Large volcanic eruptions can inject volcanic ash, sulfur dioxide (SO₂), and water vapor into the stratosphere. Sulfate aerosols produced by SO₂ oxidation and water vapor, in particular, affect not only surface and stratospheric air temperatures, but also atmospheric chemical fields. Water vapor injection will increase the concentration of hydroxyl radicals (OH) and accelerate SO₂ oxidation. The eruption of submarine volcano Hunga Tonga (HT) on January 15, 2022, was an unprecedented large-scale submarine volcanic eruption and its various climate effects are being discussed. In this study, we focus on the initial diffusion process of SO₂ after the HT eruption, which can largely affect aerosol dispersion and its climate effects, using chemistry climate model simulations and satellite observations. We also discuss the diffusion and oxidation processes of SO₂ and related substances.
In this study, the chemistry-climate model CHASER was used to simulate the HT eruption with considering injection of SO₂, water vapor, and ash (dust) from the lower to the middle stratosphere. Stratospheric aerosols are represented by the modal approach and dry and wet deposition are also considered. The CHASER simulation results are evaluated with the OMI satellite data. This study focuses on the following three points: 1) enhancement of SO₂ oxidation by water vapor injection during HT eruptions (Zhu et al., 2022), 2) SO₂ injection altitude, which has not been well determined by observations, 3) effect of radiative heating of volcanic ash on SO₂ diffusion. In the experiments for 1) and 2), the meteorological field was nudged toward the NCEP reanalysis data, while the experiment for 3) was conducted without nudging.
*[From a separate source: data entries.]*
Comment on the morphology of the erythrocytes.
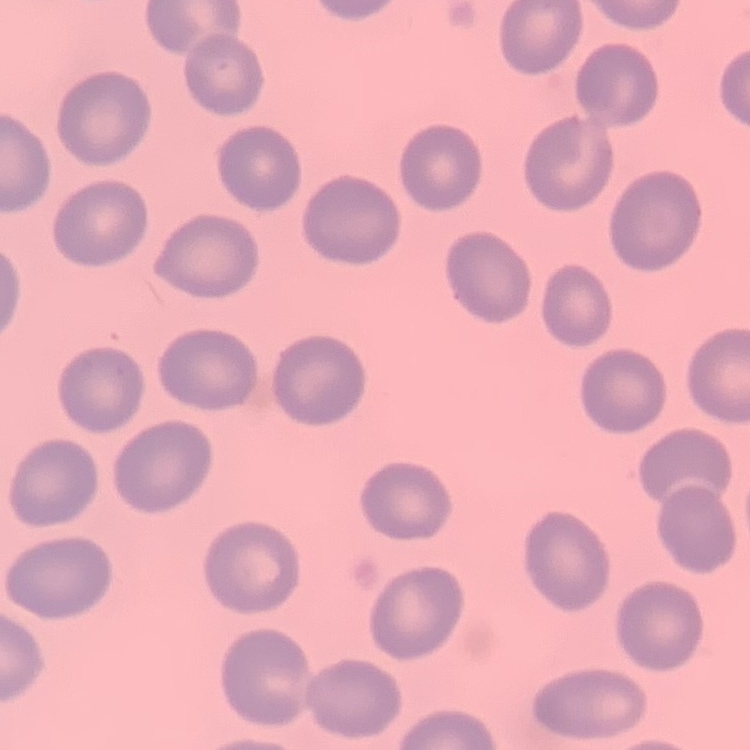
They show no rouleaux formation.

Square crop of a larger photomicrograph. Thin blood smear. Stained with either Field's or Giemsa.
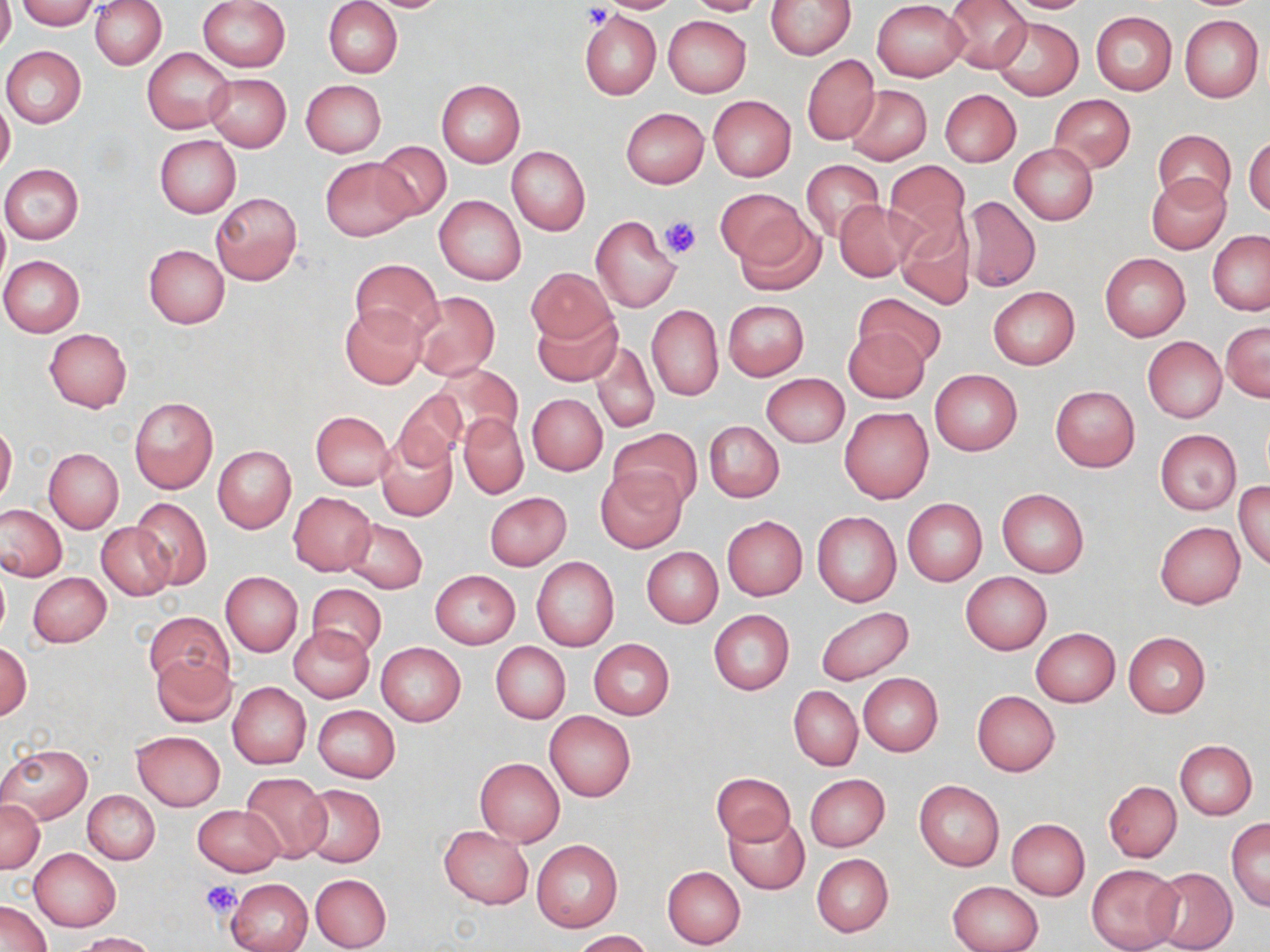

slide-level diagnosis = no evidence of blood parasites
uninfected red blood cell locations = approximate bounding boxes as (x1,y1)-(x2,y2) corner pairs in pixels: (0,0)-(15,53), (17,0)-(99,30), (197,0)-(289,72), (323,0)-(402,78), (595,0)-(681,14), (685,0)-(767,16), (766,0)-(856,59), (945,0)-(1030,73), (998,0)-(1095,13), (91,1)-(167,69), (362,1)-(454,12), (873,1)-(968,81), (579,9)-(662,101), (1090,11)-(1177,95), (663,15)-(752,97), (1179,15)-(1264,103), (990,17)-(1084,101), (1,46)-(86,128), (143,47)-(233,134), (802,54)-(881,145), (205,74)-(291,152), (301,79)-(386,157), (435,80)-(525,167), (845,84)-(932,164), (941,90)-(1021,166), (1048,94)-(1135,172), (708,95)-(795,181), (0,100)-(14,177), (622,108)-(708,188), (1154,129)-(1235,208), (1245,134)-(1270,218), (154,135)-(241,218), (372,141)-(453,221), (1009,144)-(1098,225), (507,146)-(590,236), (320,158)-(415,241), (800,159)-(884,240), (883,159)-(970,248), (1,164)-(84,244), (1146,173)-(1231,255), (716,188)-(807,265), (845,190)-(971,288), (211,193)-(301,284), (435,195)-(525,285), (962,195)-(1040,291), (834,201)-(913,281), (0,213)-(9,288), (735,213)-(825,295), (591,215)-(680,312), (897,218)-(976,310), (1208,232)-(1270,315), (144,245)-(229,329), (1100,253)-(1191,341), (0,255)-(86,337), (350,259)-(441,339), (527,267)-(614,344), (988,286)-(1079,369), (410,291)-(500,381), (855,293)-(946,369), (723,300)-(808,380), (647,304)-(724,400), (340,305)-(428,389), (532,308)-(621,387), (1222,322)-(1269,402), (843,327)-(930,403), (44,328)-(132,412), (1143,337)-(1226,422), (591,340)-(660,434), (432,362)-(524,446), (929,369)-(1022,456), (761,373)-(849,447), (1050,385)-(1140,471), (392,390)-(466,470), (528,393)-(607,474), (129,397)-(218,493), (839,407)-(934,503), (311,410)-(394,491), (458,414)-(528,498), (704,420)-(784,502), (0,421)-(16,505), (608,427)-(702,511), (1154,429)-(1243,515), (377,434)-(456,520), (213,446)-(296,533), (45,448)-(124,533), (595,466)-(687,554), (1235,480)-(1270,571), (996,488)-(1089,577), (484,492)-(570,570), (287,493)-(375,575), (129,496)-(212,591), (902,499)-(987,585), (0,504)-(66,581), (812,511)-(901,607), (722,515)-(807,600), (344,518)-(427,594), (1156,522)-(1245,608), (97,524)-(175,600), (642,546)-(723,628), (531,557)-(618,652), (0,563)-(10,642), (430,569)-(520,650), (27,572)-(111,647), (220,572)-(303,657), (960,572)-(1051,654), (307,583)-(387,659), (815,606)-(915,686), (708,610)-(793,696), (144,611)-(232,692), (288,624)-(374,702), (1031,628)-(1120,706), (1122,631)-(1211,717), (588,639)-(674,720), (0,642)-(31,721), (491,642)-(571,724), (375,643)-(465,727), (151,654)-(236,727), (857,672)-(944,756), (228,682)-(311,769), (788,686)-(863,769), (972,690)-(1060,777), (313,705)-(400,782), (546,711)-(636,801), (131,730)-(225,811), (1175,741)-(1256,820), (0,742)-(91,824), (474,758)-(565,847), (711,771)-(795,846), (240,772)-(331,863), (804,774)-(889,852), (914,781)-(1004,872), (1103,781)-(1182,862), (301,784)-(386,866), (83,791)-(160,865), (0,799)-(44,872), (193,804)-(286,877), (725,816)-(809,894), (1227,817)-(1270,910), (1006,818)-(1089,900), (438,825)-(534,909), (532,840)-(622,932), (30,849)-(121,930), (813,853)-(894,937), (1086,863)-(1182,952), (662,866)-(745,948), (1150,866)-(1236,952), (310,873)-(392,951), (227,877)-(314,952), (948,880)-(1042,952), (1,899)-(52,952), (574,930)-(651,951), (75,932)-(158,952)
magnification = 1000x
image size = 1270×952 pixels
preparation = thin blood film
modality = light microscopy
stain = May-Grünwald-Giemsa
field of view = one of a larger specimen
platelet locations = approximate bounding boxes as (x1,y1)-(x2,y2) corner pairs in pixels: (580,3)-(613,28), (658,214)-(701,259), (201,880)-(242,919)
Identify the cell.
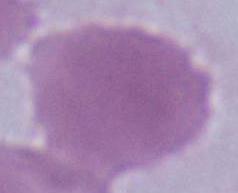
This is an erythrocyte.

Summary:
  - Modality: micrograph
  - Magnification: 1000x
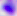 Captured at 400x magnification. Micrograph. Toxoplasma gondii is shown.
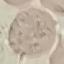
result: no malaria parasites seen
capture: smartphone through the microscope eyepiece
preparation: thin smear
stain: Giemsa
image_type: cell patch, automatically extracted from a larger field of view and resized to 64 × 64 pixels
Identify the parasite.
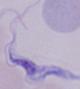

This is a trypanosome.

1000x magnification. Photomicrograph.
Report the malaria status of this cell.
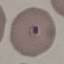
It is parasitized.

Thin blood film. Giemsa-stained preparation. Acquired by smartphone through the microscope eyepiece. Cell patch, automatically extracted from a larger field of view and resized to 64 × 64 pixels.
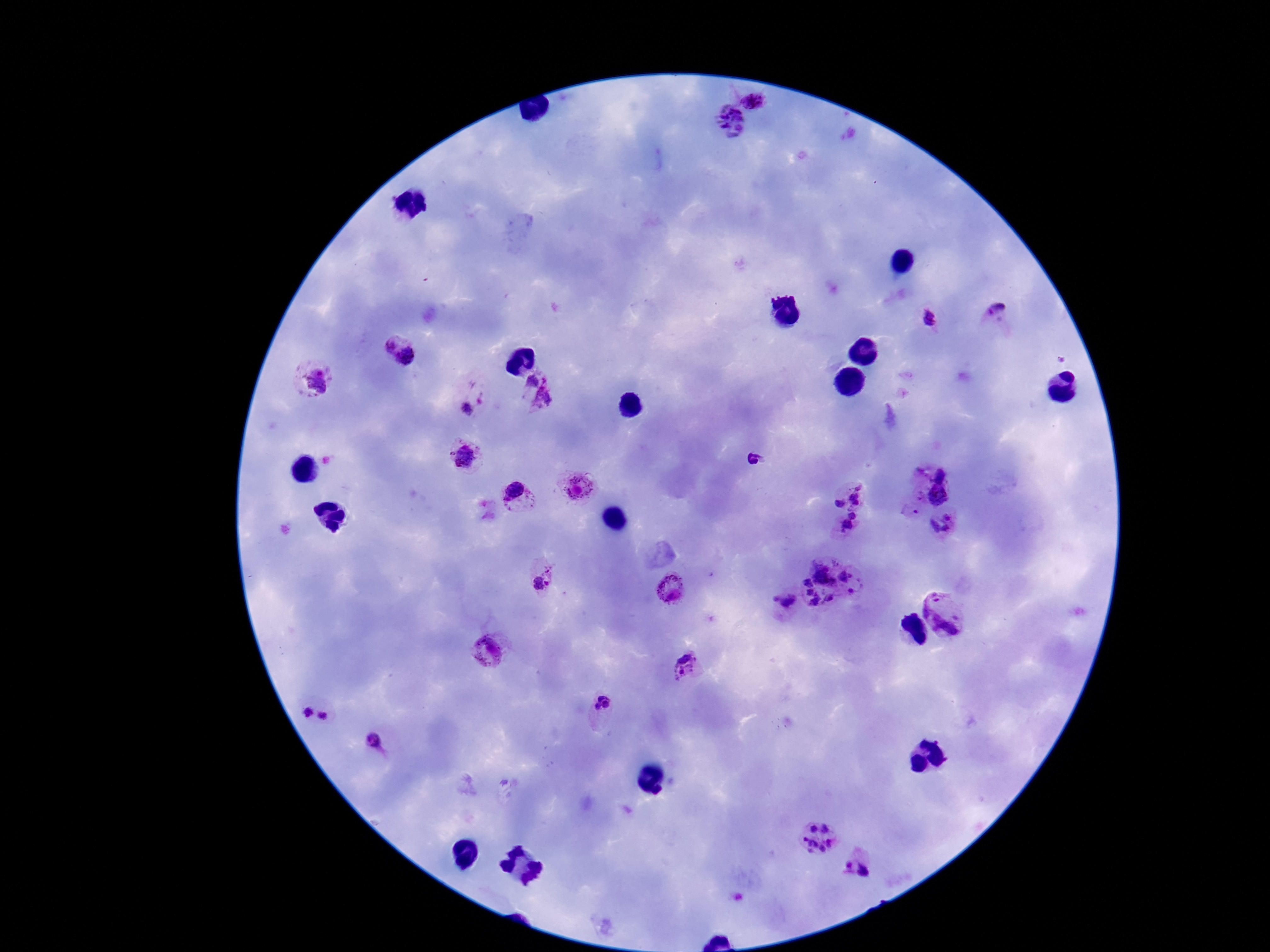
{
  "capture": "smartphone camera through the microscope eyepiece",
  "preparation": "thick blood smear",
  "patient_malaria_status": "infected",
  "magnification": "100x",
  "image_size": "1270×952 pixels",
  "stain": "Giemsa",
  "plasmodium_parasite_locations": "approximate centers as {x, y} in pixels: {755, 95}, {729, 124}, {998, 310}, {927, 318}, {387, 345}, {409, 357}, {313, 383}, {539, 392}, {469, 405}, {463, 455}, {753, 459}, {932, 461}, {574, 484}, {850, 492}, {916, 493}, {938, 497}, {519, 501}, {916, 512}, {849, 523}, {942, 525}, {542, 579}, {828, 584}, {670, 587}, {784, 602}, {947, 611}, {490, 650}, {684, 667}, {605, 706}, {318, 716}, {370, 742}, {814, 836}, {855, 864}",
  "field_of_view": "single"
}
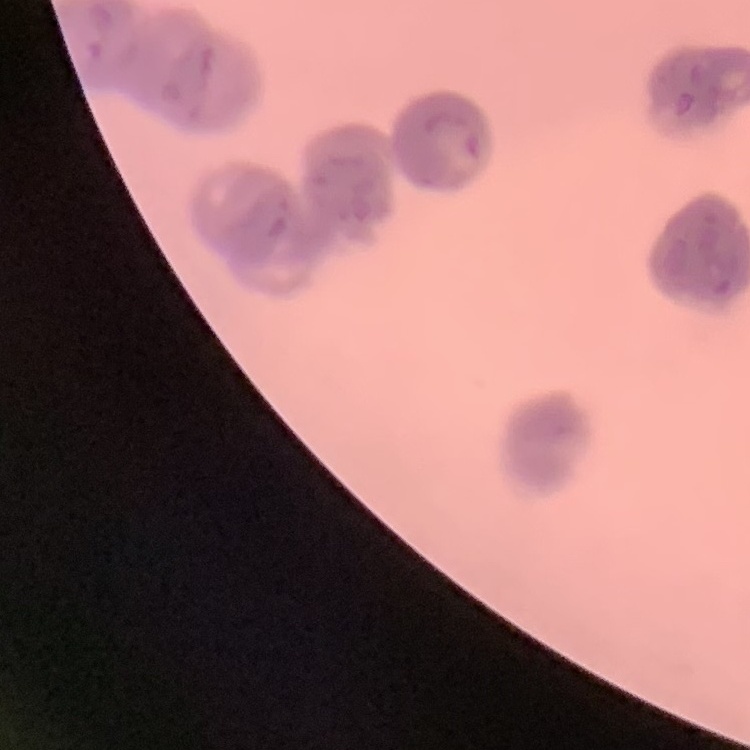
Summary:
  - Red blood cell morphology: rouleaux formation
  - Preparation: thin peripheral smear
  - Image type: one tile cut from a larger photomicrograph
  - Stain: Field's or Giemsa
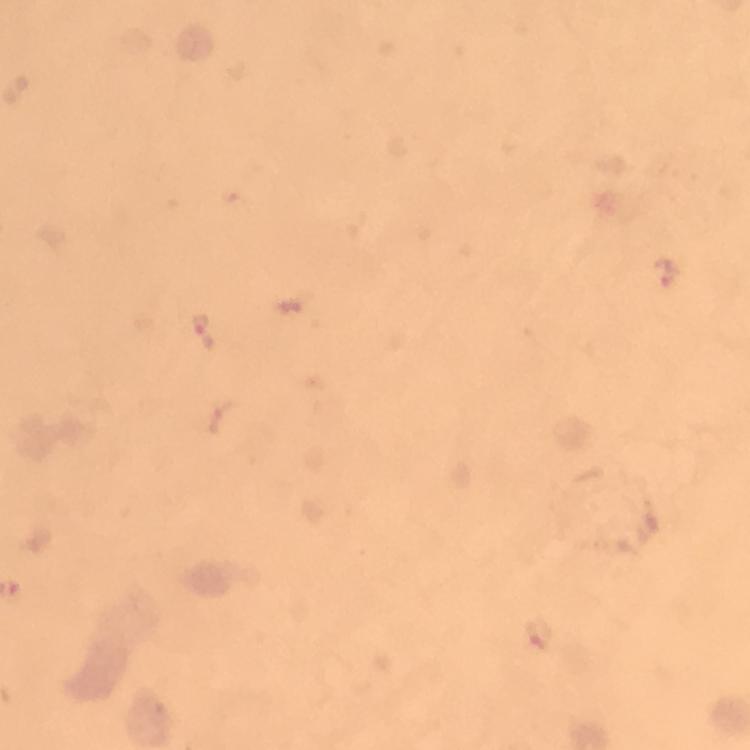

{
  "immersion_oil": "used",
  "malaria_parasite_locations": "approximate centers as {x, y} in pixels: {665, 273}, {285, 305}, {203, 330}, {537, 634}",
  "image_size": "750×750 pixels",
  "magnification": "100x",
  "preparation": "thick smear",
  "context": "from a diagnostic examination for malaria",
  "cropped_from": "a single field of view",
  "capture": "smartphone mounted on the microscope",
  "stain": "Giemsa"
}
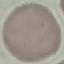

malaria status = uninfected
stain = Giemsa
image type = cell patch, automatically extracted from a larger field of view and resized to 64 × 64 pixels
preparation = thin blood smear
capture = smartphone through the microscope eyepiece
Assess this cell for malaria.
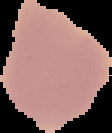
Uninfected.

Cell region segmented out of the field of view; the surrounding area is masked to black. From a thin blood smear. Image is 112×133 pixels.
Classify this cell by malaria status.
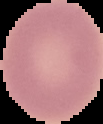

Uninfected.

The area outside the segmented cell region is set to black. Image is 103×124 pixels. From a thin blood film.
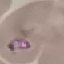
Malaria status: parasitized. Acquired by smartphone through the microscope eyepiece. Thin blood film. Automatically extracted cell patch, resized to 64 × 64 pixels. Giemsa-stained preparation.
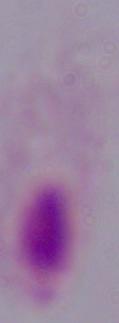

Summary:
  - Modality: micrograph
  - Magnification: 1000x
  - Identification: trichomonad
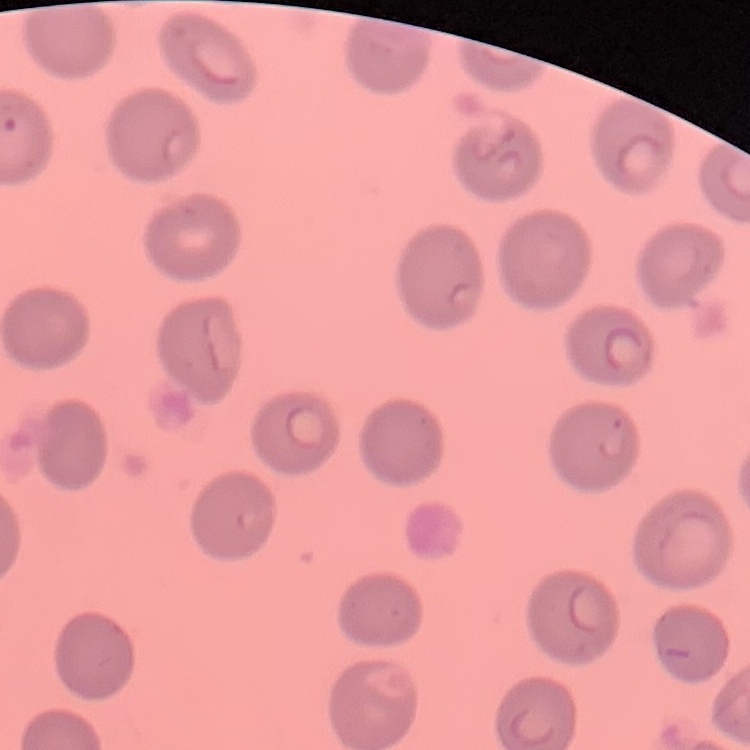
Summary:
  - Red blood cell morphology: no rouleaux formation
  - Image type: square crop of a larger photomicrograph
  - Stain: Field's or Giemsa
  - Preparation: thin blood film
Our experiment shows that the residence time for the injected SO₂ expressed as the e-folding time significantly decreases in response to the injection of water vapor: ~20 days without water vapor injection, while ~7 days with water vapor injection. The reduced residence time of SO₂ (~7 days) is found to be consistent with the OMI observations and is attributed to the enhanced OH formation by the water vapor injection, which accelerates SO₂ gas-phase oxidation reaction by a factor of three.
For the injection altitude issue, our experiments show that OMI observations are reproduced well by the model only when all of the volcanic SO₂ is injected at altitudes above 20 km. The results of this study suggest that the OMI-observed volcanic SO₂ is mainly diffused latitudinally in the northward branch of the BD circulation. Furthermore, this result also suggests that most of the SO₂ was likely injected at an altitude of 20-30 km during the HT eruption. This study also conducted an experiment based on the observation of a two-tiered umbrella cloud, but the SO₂ simulation results are not consistent with the observation.
In addition, our simulations suggest that the rapid increase in SO₂ during the first two days after the eruption was largely attributed to radiative heating by the volcanic ash, indicating the importance of ash radiative heating in the HT eruption. The latitudinal dispersion of SO₂ without ash radiative heating was less active than the OMI observations.
Based on this study, it is required to investigate mid- to long-term climate impacts of HT eruption, including effects on radiation and the ozone field.